Existem algumas
decisões proferidas pelas Cortes Supremas que nos permitem parar um pouco para
refletir sobre a própria função do Poder Judiciário no Estado Democrático de
Direito. Um exemplo disso ocorreu na mais famosa decisão da Suprema Corte
Americana no caso Marbury vs.Madison, que representou uma mudança na
concepção do princípio da Separação de Poderes, criando o gérmen da do Controle
de Constitucionalidade dos Atos Legislativos.
As suspensões de
segurança e tutela antecipada concedidas pela Ministra Ellen Gracie em 2007,
embora não tenham a repercussão histórica da mencionada decisão da Suprema
Corte dos Estados Unidos, exigem uma reflexão sobre o próprio papel do
magistrado na sociedade democrática.

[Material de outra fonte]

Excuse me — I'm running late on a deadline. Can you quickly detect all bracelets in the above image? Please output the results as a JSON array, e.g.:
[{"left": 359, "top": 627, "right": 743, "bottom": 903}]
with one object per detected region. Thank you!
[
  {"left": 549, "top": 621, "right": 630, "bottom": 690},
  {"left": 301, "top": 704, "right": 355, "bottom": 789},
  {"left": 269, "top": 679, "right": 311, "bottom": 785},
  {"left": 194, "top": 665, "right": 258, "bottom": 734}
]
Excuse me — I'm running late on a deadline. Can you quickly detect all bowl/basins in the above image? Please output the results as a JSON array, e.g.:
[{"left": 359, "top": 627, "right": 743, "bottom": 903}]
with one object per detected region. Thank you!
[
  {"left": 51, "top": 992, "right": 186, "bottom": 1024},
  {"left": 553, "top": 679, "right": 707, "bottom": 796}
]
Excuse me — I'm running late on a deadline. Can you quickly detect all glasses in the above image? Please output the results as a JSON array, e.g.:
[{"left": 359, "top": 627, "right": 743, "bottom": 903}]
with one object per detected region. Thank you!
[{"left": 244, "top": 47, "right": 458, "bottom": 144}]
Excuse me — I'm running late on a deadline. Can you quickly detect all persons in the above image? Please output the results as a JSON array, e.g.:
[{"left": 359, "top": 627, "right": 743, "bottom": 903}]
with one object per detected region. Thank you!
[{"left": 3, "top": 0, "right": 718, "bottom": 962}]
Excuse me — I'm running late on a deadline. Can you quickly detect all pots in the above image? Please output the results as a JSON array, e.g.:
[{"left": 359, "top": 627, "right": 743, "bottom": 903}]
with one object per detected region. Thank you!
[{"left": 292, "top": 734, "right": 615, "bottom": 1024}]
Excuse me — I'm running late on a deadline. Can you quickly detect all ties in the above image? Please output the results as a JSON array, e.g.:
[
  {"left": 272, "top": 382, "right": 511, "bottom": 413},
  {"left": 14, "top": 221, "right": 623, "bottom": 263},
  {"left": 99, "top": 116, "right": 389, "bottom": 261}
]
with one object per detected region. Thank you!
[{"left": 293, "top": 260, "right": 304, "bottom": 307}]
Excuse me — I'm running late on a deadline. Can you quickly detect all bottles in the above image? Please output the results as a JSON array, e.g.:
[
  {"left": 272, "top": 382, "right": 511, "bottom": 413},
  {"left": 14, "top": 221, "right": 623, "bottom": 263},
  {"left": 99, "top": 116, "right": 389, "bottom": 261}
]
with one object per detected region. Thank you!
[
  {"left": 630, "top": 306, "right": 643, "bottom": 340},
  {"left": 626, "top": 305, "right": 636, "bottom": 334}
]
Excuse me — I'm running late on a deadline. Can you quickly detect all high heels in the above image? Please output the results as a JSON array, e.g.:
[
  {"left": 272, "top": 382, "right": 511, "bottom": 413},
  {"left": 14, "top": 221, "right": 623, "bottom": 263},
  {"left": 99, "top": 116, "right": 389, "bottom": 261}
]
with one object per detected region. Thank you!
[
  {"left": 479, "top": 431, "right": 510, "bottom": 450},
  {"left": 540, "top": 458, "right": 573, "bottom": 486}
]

Sem embargo, nas mencionadas decisões, a
Ministra, então Presidente do Supremo Tribunal Federal, reconheceu que o
fornecimento gratuito de medicamentos de alto custo para pacientes com câncer pode
representar uma violação ao artigo 196 da Constituição da República, uma vez que
o aludido dispositivo refere-se “à efetivação de políticas públicas que
alcancem a população como um todo, assegurando-lhe acesso universal e
igualitário, e não a situações
individualizadas”.
Argumenta, portanto,
a nobre Ministra que o fornecimento de medicamentos de alto custo poderia
comprometer as políticas públicas na área da saúde, eis que acarretaria um
problema de “ingovernabilidade”, entendida esta como “a incapacidade de um
governo ou de uma estrutura de poder formular e de tomar decisões no momento
oportuno, sob a forma de programas econômicos, políticas públicas e planos
administrativos (...)”(FARIA, José Eduardo. O Direito na Economia
Globalizada. São Paulo: Malheiros, p. 118-119), representando uma violação
ao próprio princípio da igualdade.
Cabe, no entanto, a
seguinte pergunta: como deve decidir o Judiciário no embate entre os direitos
individuais e a governabilidade? Sem delongas e reconhecendo que a pergunta não
é de fácil resposta, gostaria apenas de esboçar uma solução para o problema
colocado.
Para tanto,
utilizo-me da doutrina de Ronald DWORKIN, seja pela sua importância teórica
para o debate jurídico e político contemporâneo, seja por
representar uma visão
do Poder Judiciário, apreendido em sua essência. Ao comentar a importância
teórica e política da decisão da Suprema Corte Americana no caso Marbury vs
Madison, DWORKIN constata que o órgão de cúpula do Poder Judiciário tem, de
fato, natureza política e, nesse sentido, suas decisões envolvem o
debate sobre questões substantivas, e não meramente formais. Todavia, a
racionalidade envolvida nessas deliberações deve basear-se no que ele denomina
de “argumentos de princípio”, ou seja, “o Tribunal deve tomar decisões (...)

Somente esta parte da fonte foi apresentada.